Las familias preocupadas por el tiempo dedicado por sus hijos a los videojuegos en línea (o a la interacción con amigos o a la exposición a desconocidos en las redes sociales) han visto estos días cómo una noticia hacía realidad, al nivel más extremo posible, una de sus inquietudes y temores: la hospitalización durante dos meses de un adolescente de Castellón para tratar su adicción al juego que ha captado a más millones de seguidores en los últimos tres años, Fortnite. Posiblemente en este momento en muchos hogares se estén reviviendo por enésima vez las conversaciones, reproches y negociaciones sobre los límites de tiempo dedicado a las pantallas, los espacios y momentos que deberían estar libres de su absorbente y compulsiva llamada.

Material proporcionado
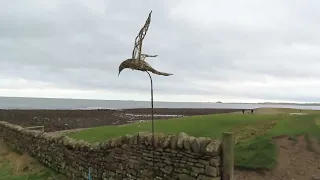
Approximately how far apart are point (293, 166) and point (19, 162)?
12.4m

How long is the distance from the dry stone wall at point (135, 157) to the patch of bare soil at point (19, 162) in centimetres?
49

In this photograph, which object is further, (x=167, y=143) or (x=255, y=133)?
(x=255, y=133)

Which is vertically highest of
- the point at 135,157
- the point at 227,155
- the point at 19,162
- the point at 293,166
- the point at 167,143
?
the point at 167,143

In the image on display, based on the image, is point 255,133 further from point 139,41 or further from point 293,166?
point 139,41

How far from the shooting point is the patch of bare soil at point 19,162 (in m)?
14.4

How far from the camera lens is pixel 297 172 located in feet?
40.3

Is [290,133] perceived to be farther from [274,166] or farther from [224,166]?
[224,166]

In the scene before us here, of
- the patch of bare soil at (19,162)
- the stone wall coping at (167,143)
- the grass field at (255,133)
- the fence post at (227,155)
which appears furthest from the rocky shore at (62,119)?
the fence post at (227,155)

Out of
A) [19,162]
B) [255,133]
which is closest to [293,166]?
[255,133]

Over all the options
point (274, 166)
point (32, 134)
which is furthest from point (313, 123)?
point (32, 134)

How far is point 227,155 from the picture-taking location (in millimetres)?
7336

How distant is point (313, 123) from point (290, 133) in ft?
6.72

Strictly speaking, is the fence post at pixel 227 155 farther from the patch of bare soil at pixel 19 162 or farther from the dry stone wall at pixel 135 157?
the patch of bare soil at pixel 19 162

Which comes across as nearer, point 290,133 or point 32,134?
point 290,133
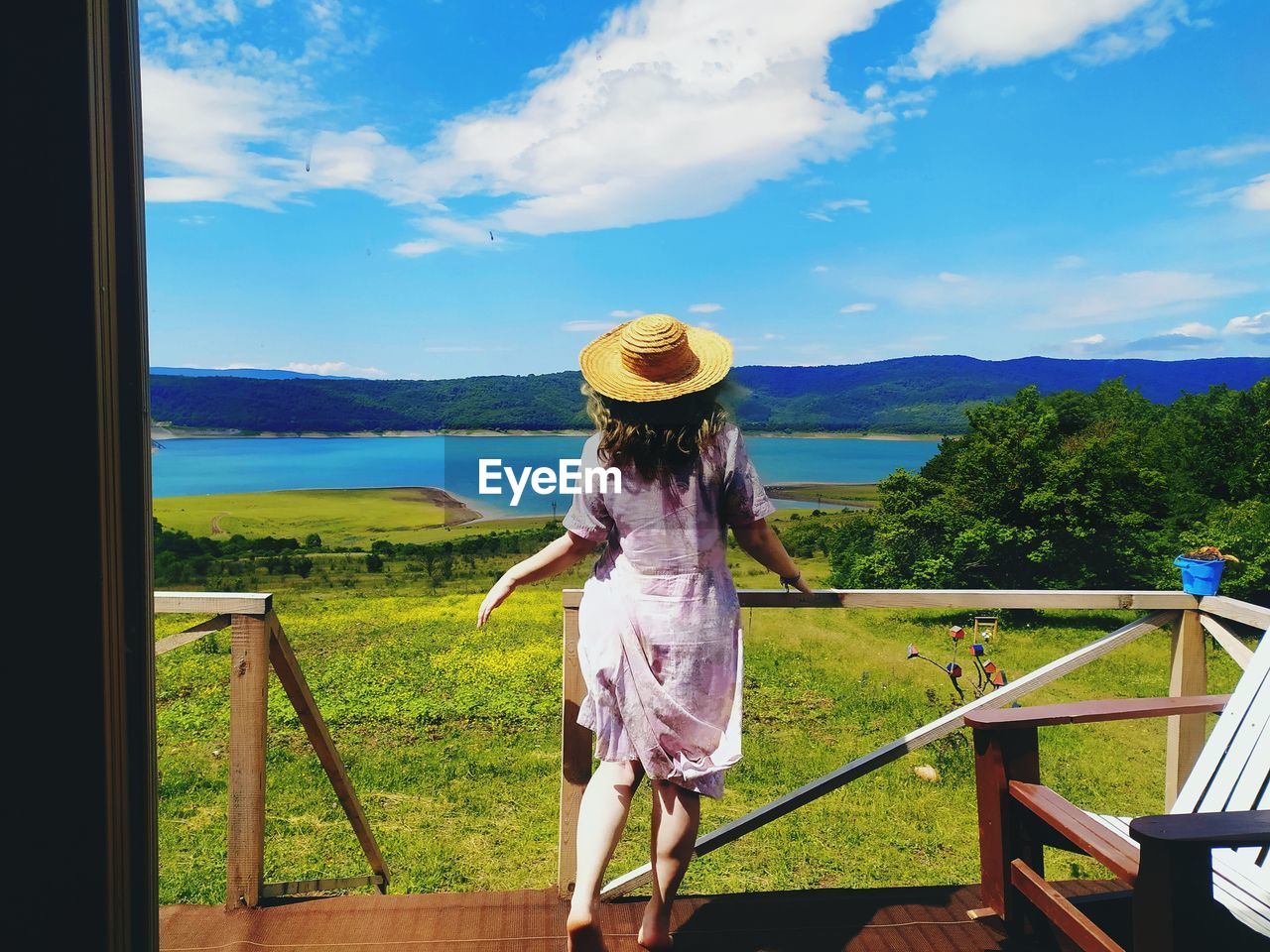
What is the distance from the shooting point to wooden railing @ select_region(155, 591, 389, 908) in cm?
168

Sobre esta tarea
¿Puedes extraer literalmente del texto sobre la adicción a Fortnite el pasaje que va desde "Las familias preocupadas" hasta "y compulsiva llamada.", ambos incluidos? No hace falta consultar los registros.

Tarea resuelta
Las familias preocupadas por el tiempo dedicado por sus hijos a los videojuegos en línea (o a la interacción con amigos o a la exposición a desconocidos en las redes sociales) han visto estos días cómo una noticia hacía realidad, al nivel más extremo posible, una de sus inquietudes y temores: la hospitalización durante dos meses de un adolescente de Castellón para tratar su adicción al juego que ha captado a más millones de seguidores en los últimos tres años, Fortnite. Posiblemente en este momento en muchos hogares se estén reviviendo por enésima vez las conversaciones, reproches y negociaciones sobre los límites de tiempo dedicado a las pantallas, los espacios y momentos que deberían estar libres de su absorbente y compulsiva llamada.